#### Artículo
··········

De allí nos fuimos a una segunda
comunidad que ya nos esperaba: Baura. Fue conmovedor ver a los adultos bajo el
porche resguardándose del sol que estaba en su fase cenital cayendo a plomo con
sus casi 40º en estos lares. Pero un grupo de niñas y jóvenes hicieron dos
filas para acogernos a nuestra llegada mientras cantaban y danzaban con sus
palmas armoniosamente sincronizadas. Yo bajé del Toyota para anticiparme y
salir a su encuentro dándoles las gracias. Es proverbial la acogida africana y
uno no se acostumbra jamás a tanta cortesía tan llena de amable deferencia para
con el extranjero, para con el misionero y para con el obispo. Sólo sabes
sonreír, agradecer con tu inclinación de cabeza y decirles en su lengua lo muy
contento que estás: “Na siara totõ, Ya
man dorê”.
Pasamos a la pequeña capilla. Los
niños fueron a su ángulo a modo de corralito sobre una estera. Los dos
catequistas, chico y chica, cuidaban de los pequeños y les hacían indicaciones
sobre los cantos, las danzas, las posturas. Hacía tanto calor en un lugar tan
estrecho y tan lleno de personas, que los más infantes decidieron tumbarse
directamente en el suelo de cemento, buscando algo de frescura para sus
cuerpecitos exhaustos. Y comenzamos la santa Misa. En el acto penitencial, como
siempre se hace aquí en estas tierras misionadas, los cristianos se ponen de
rodillas. No es pedir perdón sin más, sino expresar también con un gesto
corporal lo que se está pidiendo y recibir con humildad la gracia que se
aguarda. Podría parecer una escenografía sin más, que al igual que en un
momento se introduce, se puede luego en otro momento descartar, pero no es el
caso. Tú ves la hondura y seriedad con la que ellos piden perdón, ves sus
oraciones recitadas con sus ojos, con sus rodillas, con su postración sincera y
hondamente cristiana. Inevitablemente pienso en el deterioro de nuestros gestos
litúrgicos en los primeros mundos de la vieja Europa: cómo hemos ido
banalizando lo más sagrado, cómo hemos ido abandonando lo que tenía todo su
sentido y que, a fuerza de repetirlo sin convicción ni devoción, terminamos frivolizando
las cosas santas dejando que un vacío se haga dueño de nuestra piedad. Estos
hermanos africanos con su religiosidad profunda, se arrodillan en el momento
penitencial pidiendo perdón, como lo hacen en la consagración adorando la santa
Eucaristía, o tras la comunión al recibir al Señor en sus vidas comulgando a
Jesús y todo con lo que Jesús comulga.
Vi a una joven mamá que tocaba
los timbales junto al pequeño coro de jóvenes. Pero era algo especial. No
sabría describirlo ni nadie se atrevió a hacer una foto por razones obvias.

··········

#### Datos
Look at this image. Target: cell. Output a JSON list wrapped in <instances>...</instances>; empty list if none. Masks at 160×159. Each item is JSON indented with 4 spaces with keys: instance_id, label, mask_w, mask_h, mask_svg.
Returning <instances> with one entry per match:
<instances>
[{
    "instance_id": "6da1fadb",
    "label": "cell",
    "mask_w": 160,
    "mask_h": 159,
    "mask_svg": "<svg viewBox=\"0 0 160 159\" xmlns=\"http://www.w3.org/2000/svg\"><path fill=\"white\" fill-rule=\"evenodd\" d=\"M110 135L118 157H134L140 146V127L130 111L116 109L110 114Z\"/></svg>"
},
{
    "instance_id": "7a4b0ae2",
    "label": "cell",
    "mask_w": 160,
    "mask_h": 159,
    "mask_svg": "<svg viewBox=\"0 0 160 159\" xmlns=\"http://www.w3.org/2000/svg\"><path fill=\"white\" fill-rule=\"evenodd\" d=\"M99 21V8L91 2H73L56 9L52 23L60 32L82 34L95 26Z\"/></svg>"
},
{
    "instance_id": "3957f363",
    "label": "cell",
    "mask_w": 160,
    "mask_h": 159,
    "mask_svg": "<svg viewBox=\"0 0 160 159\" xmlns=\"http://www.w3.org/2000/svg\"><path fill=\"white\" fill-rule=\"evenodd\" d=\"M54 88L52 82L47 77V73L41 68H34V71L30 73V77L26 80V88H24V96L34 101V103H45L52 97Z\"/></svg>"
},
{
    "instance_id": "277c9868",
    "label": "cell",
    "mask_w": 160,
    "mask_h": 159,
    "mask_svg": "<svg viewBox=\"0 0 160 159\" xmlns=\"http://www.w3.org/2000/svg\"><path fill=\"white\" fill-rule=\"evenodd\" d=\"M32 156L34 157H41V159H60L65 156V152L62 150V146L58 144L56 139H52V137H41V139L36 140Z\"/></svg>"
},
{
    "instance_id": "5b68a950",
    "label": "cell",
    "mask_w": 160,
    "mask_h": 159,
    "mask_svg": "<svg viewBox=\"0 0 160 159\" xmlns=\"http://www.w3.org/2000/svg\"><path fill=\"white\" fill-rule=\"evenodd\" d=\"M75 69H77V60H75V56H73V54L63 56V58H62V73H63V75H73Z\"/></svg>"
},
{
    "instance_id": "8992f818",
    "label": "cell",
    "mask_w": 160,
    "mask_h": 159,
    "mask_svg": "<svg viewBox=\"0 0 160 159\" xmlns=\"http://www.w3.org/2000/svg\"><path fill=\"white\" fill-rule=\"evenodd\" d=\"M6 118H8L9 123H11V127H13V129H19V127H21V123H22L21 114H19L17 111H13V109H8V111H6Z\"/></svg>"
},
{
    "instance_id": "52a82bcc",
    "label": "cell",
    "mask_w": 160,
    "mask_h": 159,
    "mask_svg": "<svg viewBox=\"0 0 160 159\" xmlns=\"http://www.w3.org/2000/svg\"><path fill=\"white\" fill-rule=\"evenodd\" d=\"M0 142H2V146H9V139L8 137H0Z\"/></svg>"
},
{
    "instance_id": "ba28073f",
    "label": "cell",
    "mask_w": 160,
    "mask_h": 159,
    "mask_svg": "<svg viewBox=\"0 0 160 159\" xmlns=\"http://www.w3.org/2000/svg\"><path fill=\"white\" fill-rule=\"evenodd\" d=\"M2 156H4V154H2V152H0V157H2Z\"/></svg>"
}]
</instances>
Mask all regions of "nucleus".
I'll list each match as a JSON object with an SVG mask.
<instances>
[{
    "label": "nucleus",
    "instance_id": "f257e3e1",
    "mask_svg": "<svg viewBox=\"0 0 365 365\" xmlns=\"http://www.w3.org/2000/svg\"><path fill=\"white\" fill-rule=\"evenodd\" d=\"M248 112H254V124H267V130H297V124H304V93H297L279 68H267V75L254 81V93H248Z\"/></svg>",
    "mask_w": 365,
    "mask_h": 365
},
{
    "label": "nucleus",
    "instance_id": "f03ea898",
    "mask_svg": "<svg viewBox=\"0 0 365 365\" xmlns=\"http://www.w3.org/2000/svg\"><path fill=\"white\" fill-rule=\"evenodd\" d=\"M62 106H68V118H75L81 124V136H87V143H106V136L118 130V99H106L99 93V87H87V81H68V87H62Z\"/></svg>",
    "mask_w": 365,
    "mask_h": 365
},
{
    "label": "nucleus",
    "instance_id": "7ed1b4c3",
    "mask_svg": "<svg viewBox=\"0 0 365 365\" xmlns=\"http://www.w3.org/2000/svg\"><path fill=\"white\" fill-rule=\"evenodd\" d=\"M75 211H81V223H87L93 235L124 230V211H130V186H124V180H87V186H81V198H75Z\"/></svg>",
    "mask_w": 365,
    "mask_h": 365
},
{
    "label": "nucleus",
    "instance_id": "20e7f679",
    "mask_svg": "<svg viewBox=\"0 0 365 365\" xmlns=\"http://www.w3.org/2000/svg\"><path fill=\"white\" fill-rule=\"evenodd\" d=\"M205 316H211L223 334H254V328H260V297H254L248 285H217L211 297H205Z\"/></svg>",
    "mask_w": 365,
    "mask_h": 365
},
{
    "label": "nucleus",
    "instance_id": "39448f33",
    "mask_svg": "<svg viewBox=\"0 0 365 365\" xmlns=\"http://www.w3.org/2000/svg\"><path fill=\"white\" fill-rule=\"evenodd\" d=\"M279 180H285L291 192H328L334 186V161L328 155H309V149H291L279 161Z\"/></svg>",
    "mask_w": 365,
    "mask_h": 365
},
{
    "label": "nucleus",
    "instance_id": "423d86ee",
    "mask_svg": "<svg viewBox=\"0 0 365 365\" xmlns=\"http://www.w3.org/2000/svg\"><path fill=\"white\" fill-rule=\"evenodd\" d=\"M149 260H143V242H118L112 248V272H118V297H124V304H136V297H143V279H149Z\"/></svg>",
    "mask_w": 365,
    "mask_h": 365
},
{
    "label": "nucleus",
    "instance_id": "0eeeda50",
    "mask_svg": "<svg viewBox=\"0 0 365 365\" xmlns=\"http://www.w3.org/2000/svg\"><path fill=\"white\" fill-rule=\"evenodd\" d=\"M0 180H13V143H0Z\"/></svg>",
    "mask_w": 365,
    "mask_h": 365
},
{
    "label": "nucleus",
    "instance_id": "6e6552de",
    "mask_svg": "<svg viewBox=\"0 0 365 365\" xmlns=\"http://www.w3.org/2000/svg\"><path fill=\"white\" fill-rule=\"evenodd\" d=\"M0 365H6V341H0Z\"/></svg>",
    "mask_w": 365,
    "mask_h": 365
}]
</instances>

··········

#### Problema breve 1
¿Qué hacen los cristianos durante el acto penitencial, según el artículo?
#### Problema breve 2
Transcribe sin cambios el fragmento del artículo que empieza con las palabras "Vi a una joven" y termina con "por razones obvias.".
#### Problema breve 3
Prolonga el relato de la visita a la comunidad de Baura a partir de su última oración.

#### Respuesta escrita 1
Se ponen de rodillas.

#### Respuesta escrita 2
Vi a una joven mamá que tocaba
los timbales junto al pequeño coro de jóvenes. Pero era algo especial. No
sabría describirlo ni nadie se atrevió a hacer una foto por razones obvias.

#### Respuesta escrita 3
Tenía a su espalda un crío atado con la banda según esta usanza. Delante un
bebé estaba mamando su leche maternal. Y ella tocaba los timbales a toda
orquesta. El niño amamantado lo hacía con verdadero entusiasmo, como si hubiera
salido de algún ramadán cristiano la noche anterior. El que tenía atrás dormía
plácidamente. Estoy seguro que no lo ensayan, sino que es la vida misma la que
así es saludada, acogida, celebrada y vivida. En esta vida la sencillez preside
todo lo que en ella acontece: sin poses, sin postureos, sin zancadillas ni
malas artes. Se comprende que en esta gente Jesús y la Virgen María tengan su
predilección y complacencia. Y así nos quedamos boquiabiertos y gratos, los que
nos asomamos de pasada. También se entiende cómo los misioneros, una vez que
han pasado por aquí dando unos años de su vida por Dios y el Evangelio, tengan
sus dificultades en reubicarse como si nada en otros lares de la Madre Iglesia.
Al acabar, hice el anuncio de mi
compromiso personal con la ayuda del Señor, de proceder a recoger dinero para
levantar una iglesia bastante más amplia para esa comunidad cristiana de Baura.
Lo he hecho ya en otras ocasiones. Es el mejor destino del dinero que a mi me
llega o que yo puedo ahorrar, o las dos cosas juntas. Es un regalo que a mí se
me hace al ayudar a estos buenos hermanos en la vivencia de la fe. No piden
otras cosas que también necesitan, materialmente urgentes, sino que ellos
comienzan por lo que juzgan más importante: tener una iglesia donde celebrar
como ellos celebran, unidos a toda la Iglesia, la fe. Finalmente, y sin que
fuera respuesta a mi promesa -pues ellos desconocían que les iba a decir lo de
la capilla–, también bromearon conmigo haciéndome el honor de nombrarme rey…
honorífico. Me quité las vestiduras litúrgicas con la misa ya acabada, y ellos
me revistieron con sus trazas reales más solemnes. No sabría tampoco describir
el calorazo que sentí cuando me impusieron todo el boato de la túnica gruesa y
el tocado (modelo pitufo mayor) sobre mi cabeza. Cosas que ocurren.
Gamia-Baura.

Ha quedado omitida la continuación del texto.